Prosecutors in Itzehoe said during the proceedings that Furchner’s trial may be the last of its kind.

However, a special federal prosecutors’ office in Ludwigsburg tasked with investigating Nazi-era war crimes says another five cases are pending with prosecutors in various parts of Germany, where charges of murder and accessory to murder are not subject to a statute of limitations.

Initially a collection point for Jews and non-Jewish Poles removed from Danzig, now the Polish city of Gdansk, Stutthof from about 1940 was used as a Nazi so-called “work education camp” where forced laborers, primarily Polish and Soviet citizens, were sent to serve sentences and often died.
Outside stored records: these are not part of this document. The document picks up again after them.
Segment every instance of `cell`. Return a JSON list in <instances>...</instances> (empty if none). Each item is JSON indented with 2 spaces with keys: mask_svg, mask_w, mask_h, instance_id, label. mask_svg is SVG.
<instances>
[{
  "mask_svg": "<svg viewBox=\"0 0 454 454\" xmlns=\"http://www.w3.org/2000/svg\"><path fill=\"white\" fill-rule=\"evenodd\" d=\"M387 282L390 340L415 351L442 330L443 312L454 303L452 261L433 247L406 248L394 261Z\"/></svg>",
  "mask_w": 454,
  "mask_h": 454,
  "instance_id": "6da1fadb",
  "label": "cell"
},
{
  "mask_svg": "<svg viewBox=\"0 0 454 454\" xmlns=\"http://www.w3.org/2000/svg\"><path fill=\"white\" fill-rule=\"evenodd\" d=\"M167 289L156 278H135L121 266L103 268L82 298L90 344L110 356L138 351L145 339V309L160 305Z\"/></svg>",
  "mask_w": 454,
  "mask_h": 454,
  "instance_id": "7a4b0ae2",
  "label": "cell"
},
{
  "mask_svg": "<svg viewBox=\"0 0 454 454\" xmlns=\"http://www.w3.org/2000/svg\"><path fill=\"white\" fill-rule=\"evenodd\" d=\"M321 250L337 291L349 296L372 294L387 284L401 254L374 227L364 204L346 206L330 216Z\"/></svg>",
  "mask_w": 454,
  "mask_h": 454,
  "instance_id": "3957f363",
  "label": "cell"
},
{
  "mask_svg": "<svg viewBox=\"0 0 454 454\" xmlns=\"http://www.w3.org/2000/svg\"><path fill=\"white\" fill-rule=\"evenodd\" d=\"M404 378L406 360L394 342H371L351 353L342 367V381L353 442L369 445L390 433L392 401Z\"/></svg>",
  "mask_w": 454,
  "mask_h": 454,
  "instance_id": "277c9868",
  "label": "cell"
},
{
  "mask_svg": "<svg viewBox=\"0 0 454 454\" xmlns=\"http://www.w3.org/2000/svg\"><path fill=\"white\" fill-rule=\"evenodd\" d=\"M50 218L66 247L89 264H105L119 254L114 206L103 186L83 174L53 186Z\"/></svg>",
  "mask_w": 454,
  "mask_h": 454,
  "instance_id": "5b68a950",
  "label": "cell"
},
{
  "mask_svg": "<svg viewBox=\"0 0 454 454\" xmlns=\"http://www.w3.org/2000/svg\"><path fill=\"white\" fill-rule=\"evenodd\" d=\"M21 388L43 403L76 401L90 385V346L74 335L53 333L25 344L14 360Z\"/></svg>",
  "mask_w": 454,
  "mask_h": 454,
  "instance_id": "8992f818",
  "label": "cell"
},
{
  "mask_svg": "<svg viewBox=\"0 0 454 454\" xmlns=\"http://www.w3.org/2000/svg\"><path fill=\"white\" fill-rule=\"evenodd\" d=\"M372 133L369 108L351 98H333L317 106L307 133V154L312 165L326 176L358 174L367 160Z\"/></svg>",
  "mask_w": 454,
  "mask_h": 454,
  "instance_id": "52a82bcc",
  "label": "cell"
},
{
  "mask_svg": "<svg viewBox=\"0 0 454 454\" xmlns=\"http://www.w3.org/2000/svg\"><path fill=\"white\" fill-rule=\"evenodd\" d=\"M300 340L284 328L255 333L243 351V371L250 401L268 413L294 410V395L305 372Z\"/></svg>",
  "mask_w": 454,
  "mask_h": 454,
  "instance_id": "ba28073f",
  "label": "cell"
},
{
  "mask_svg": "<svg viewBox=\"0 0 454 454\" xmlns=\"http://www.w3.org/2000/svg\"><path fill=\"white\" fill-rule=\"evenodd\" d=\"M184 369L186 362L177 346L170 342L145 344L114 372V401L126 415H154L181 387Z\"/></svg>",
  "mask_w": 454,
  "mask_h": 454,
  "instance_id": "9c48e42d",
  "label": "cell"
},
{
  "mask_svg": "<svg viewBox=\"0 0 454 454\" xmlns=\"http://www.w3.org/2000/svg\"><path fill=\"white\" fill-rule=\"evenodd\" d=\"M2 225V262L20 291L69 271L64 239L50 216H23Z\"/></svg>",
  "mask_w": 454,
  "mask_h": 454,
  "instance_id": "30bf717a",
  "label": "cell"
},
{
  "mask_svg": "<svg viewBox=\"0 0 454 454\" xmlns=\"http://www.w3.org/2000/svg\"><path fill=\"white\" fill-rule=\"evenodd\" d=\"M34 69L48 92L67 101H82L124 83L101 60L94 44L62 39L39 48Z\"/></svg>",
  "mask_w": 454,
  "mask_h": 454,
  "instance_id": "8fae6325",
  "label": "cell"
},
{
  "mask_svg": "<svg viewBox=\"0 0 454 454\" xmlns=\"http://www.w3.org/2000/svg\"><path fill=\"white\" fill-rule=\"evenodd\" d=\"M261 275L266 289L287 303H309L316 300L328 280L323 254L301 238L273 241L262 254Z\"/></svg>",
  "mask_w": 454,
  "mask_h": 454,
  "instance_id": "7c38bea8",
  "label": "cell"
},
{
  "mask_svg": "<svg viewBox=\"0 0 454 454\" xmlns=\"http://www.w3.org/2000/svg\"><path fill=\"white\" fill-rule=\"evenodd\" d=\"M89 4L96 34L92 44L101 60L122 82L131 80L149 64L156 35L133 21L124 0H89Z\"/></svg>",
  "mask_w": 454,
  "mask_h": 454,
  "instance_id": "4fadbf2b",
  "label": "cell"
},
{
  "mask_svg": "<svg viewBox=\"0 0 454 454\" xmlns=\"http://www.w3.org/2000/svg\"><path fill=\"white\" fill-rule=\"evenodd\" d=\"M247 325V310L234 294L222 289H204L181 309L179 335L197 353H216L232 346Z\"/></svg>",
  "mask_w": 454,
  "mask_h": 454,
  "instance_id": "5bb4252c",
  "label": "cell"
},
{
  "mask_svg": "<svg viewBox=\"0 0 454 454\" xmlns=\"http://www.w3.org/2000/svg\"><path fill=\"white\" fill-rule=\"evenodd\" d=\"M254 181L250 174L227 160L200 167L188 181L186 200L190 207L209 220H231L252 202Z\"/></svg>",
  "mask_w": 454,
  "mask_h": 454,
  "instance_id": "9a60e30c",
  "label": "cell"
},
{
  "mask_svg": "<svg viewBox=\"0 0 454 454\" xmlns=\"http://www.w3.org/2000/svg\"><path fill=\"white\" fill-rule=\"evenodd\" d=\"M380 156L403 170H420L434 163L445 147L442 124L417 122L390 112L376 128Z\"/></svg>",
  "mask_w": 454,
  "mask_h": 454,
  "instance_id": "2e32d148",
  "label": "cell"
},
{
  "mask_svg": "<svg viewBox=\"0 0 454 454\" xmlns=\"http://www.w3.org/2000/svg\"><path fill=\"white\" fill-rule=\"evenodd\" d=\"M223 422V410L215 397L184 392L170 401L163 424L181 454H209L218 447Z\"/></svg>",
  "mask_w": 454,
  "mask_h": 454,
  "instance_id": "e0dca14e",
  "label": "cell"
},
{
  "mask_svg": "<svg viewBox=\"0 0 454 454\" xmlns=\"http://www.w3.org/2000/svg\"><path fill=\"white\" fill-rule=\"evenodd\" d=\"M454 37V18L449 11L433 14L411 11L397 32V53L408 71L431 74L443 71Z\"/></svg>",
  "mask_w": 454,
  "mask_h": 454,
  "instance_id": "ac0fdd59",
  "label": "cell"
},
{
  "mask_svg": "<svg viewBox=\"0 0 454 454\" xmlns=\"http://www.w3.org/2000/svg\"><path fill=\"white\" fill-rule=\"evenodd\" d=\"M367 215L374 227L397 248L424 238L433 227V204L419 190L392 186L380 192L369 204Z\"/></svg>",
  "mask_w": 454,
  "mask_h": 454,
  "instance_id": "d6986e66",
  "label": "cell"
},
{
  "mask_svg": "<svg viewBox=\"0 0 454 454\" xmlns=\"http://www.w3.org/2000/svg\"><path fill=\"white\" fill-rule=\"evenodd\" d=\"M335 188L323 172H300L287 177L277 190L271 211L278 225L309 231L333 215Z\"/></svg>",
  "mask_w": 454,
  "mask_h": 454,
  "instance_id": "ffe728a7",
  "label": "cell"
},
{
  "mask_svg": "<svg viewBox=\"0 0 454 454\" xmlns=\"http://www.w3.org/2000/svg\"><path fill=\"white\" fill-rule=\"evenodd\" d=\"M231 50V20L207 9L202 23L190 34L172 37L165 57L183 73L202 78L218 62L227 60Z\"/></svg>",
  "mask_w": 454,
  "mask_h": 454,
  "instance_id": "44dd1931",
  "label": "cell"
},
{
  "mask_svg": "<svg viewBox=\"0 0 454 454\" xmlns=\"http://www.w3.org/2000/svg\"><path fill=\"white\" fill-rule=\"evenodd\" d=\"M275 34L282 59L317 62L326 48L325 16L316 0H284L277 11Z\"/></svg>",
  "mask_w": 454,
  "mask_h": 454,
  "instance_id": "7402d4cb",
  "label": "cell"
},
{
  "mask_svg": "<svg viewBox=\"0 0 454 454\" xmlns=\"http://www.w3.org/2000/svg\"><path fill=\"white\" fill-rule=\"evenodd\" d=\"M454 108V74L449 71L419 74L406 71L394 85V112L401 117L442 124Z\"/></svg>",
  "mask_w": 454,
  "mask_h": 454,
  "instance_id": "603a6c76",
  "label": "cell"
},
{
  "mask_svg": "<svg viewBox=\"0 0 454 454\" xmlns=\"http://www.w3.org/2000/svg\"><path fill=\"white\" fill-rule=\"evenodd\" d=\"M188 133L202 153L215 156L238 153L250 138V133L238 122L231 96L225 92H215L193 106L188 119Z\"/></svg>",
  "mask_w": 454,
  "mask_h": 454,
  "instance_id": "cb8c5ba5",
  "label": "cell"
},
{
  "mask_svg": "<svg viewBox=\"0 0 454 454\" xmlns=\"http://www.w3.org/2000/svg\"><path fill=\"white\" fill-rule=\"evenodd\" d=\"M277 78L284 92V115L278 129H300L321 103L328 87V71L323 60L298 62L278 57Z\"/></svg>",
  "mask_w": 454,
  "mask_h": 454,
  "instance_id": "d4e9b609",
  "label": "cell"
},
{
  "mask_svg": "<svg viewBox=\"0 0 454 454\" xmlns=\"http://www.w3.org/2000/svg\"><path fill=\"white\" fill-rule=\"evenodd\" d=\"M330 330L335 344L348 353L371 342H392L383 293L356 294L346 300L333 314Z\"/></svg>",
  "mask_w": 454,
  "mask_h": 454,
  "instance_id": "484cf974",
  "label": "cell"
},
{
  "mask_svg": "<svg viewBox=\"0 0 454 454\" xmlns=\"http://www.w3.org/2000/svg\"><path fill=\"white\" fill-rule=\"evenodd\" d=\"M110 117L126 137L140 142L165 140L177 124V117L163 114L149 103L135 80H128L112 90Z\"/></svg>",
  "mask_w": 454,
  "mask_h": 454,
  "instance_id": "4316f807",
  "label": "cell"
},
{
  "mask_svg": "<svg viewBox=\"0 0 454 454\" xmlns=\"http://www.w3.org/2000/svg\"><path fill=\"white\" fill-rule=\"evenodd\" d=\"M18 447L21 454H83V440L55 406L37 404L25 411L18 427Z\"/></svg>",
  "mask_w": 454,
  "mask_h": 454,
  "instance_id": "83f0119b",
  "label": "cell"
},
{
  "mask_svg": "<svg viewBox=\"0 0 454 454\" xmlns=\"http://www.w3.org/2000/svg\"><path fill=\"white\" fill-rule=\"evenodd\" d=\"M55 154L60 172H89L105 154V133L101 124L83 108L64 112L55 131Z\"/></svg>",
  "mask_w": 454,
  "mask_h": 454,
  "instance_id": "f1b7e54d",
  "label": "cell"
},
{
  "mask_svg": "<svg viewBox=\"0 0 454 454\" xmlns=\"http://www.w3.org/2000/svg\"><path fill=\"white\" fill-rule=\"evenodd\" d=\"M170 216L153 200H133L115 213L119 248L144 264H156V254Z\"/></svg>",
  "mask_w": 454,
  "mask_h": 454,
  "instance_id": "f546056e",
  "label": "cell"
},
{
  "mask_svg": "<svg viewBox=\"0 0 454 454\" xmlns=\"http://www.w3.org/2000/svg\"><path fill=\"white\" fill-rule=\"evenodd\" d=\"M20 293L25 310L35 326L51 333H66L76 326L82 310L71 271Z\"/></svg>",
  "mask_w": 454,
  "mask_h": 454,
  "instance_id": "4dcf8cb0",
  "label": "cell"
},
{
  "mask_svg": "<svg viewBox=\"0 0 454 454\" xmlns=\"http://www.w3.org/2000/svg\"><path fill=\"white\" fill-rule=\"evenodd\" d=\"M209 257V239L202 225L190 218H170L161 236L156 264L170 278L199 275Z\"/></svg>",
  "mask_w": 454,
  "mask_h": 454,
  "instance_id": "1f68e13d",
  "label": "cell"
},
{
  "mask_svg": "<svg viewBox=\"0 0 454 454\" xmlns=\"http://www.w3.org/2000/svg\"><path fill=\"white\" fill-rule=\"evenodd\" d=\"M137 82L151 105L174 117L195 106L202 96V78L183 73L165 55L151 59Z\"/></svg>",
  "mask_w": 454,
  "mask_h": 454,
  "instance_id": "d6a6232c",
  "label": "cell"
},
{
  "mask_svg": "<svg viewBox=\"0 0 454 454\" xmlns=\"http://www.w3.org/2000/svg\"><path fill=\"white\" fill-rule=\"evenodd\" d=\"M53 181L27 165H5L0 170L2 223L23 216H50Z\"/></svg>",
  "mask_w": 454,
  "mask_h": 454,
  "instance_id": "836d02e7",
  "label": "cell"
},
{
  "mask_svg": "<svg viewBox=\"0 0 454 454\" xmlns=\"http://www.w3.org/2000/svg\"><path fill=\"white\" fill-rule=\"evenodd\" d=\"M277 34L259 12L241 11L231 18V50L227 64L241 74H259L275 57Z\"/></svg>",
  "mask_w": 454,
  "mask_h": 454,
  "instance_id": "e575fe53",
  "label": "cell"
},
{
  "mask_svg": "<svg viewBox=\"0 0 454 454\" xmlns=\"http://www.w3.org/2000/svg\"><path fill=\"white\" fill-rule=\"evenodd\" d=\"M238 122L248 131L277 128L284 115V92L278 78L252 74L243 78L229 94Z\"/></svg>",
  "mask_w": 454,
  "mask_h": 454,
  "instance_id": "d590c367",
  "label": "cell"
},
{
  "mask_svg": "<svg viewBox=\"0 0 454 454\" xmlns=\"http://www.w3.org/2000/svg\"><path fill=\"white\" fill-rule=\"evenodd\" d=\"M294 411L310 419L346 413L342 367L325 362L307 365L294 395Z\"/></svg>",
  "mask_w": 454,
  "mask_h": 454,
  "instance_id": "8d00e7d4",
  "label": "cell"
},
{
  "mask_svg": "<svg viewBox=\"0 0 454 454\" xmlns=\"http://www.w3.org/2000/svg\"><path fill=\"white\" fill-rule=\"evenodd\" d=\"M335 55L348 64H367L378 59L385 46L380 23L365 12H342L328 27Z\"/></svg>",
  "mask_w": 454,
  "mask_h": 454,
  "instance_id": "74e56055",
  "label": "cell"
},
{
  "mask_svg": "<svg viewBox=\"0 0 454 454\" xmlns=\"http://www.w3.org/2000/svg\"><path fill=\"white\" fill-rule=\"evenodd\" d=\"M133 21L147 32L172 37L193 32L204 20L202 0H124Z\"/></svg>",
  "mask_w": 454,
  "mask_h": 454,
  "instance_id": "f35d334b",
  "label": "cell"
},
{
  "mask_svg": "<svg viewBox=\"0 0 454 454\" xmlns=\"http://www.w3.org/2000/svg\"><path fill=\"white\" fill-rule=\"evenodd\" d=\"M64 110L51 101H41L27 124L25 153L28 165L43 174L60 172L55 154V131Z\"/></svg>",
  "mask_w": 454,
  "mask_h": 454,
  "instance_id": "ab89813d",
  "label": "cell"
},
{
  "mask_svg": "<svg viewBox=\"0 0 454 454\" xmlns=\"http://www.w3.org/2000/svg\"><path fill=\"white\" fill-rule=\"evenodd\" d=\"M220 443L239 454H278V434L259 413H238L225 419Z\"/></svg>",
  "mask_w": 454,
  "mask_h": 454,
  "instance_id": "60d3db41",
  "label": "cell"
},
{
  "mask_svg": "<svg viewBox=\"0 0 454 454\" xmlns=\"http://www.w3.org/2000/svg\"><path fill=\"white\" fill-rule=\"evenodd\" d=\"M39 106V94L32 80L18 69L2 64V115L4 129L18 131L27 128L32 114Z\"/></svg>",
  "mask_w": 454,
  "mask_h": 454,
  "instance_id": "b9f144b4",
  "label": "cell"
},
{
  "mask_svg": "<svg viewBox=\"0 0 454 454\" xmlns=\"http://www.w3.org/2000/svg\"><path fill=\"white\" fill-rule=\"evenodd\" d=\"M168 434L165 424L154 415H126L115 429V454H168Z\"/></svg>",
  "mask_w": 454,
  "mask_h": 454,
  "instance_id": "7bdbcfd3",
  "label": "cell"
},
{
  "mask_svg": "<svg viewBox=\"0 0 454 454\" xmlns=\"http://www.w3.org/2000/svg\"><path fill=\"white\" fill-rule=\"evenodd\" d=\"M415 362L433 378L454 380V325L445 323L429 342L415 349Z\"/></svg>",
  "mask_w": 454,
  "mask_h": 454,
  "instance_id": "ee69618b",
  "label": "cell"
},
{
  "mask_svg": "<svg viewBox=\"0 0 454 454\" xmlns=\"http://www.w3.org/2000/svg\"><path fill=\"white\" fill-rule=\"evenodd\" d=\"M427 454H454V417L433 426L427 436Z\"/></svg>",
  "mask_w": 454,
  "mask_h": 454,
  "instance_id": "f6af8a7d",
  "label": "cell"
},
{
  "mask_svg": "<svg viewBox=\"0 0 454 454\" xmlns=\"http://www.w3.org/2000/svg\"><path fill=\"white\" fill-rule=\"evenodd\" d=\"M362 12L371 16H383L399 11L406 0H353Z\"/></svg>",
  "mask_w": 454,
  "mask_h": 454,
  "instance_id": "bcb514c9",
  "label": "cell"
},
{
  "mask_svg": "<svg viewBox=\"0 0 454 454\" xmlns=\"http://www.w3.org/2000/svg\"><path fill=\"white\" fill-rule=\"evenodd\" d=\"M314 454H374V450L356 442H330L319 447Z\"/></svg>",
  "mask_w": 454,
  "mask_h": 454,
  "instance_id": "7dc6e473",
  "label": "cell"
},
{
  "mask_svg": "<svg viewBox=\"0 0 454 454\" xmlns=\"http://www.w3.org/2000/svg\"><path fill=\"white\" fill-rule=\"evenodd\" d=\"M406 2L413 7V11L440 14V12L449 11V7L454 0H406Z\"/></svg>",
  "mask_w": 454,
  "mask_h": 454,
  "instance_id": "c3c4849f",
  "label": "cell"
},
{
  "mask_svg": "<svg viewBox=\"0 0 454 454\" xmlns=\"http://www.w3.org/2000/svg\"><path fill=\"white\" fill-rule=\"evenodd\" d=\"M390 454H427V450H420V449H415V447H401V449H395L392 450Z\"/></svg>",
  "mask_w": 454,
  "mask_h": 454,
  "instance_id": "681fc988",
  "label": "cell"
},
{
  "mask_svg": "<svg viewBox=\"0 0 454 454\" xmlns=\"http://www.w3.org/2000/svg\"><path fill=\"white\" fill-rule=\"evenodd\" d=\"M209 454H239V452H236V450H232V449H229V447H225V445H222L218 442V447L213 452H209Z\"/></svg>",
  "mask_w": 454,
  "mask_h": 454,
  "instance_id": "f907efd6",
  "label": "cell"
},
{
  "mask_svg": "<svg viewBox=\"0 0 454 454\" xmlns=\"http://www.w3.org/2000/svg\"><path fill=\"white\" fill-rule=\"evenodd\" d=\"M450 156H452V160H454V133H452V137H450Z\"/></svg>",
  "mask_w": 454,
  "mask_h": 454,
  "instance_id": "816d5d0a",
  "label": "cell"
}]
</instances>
From mid-1944, tens of thousands of Jews from ghettos in the Baltics and from Auschwitz filled the camp along with thousands of Polish civilians swept up in the brutal Nazi suppression of the Warsaw uprising.

Some 65,000 people are thought to have died in horrendous conditions at Stutthof, including Jewish prisoners, non-Jewish Poles and captured Soviet soldiers.

The court at Itzehoe in northern Germany heard from survivors of the camp, some of whom have died during the trial.

Camp survivor Josef Salomonovic had travelled to the court to give evidence at the trial. He was only six when his father was shot dead at Stutthof in September 1944.

"She's indirectly guilty, even if she just sat in the office and put her stamp on my father's death certificate,” he told reporters at the court in December last year.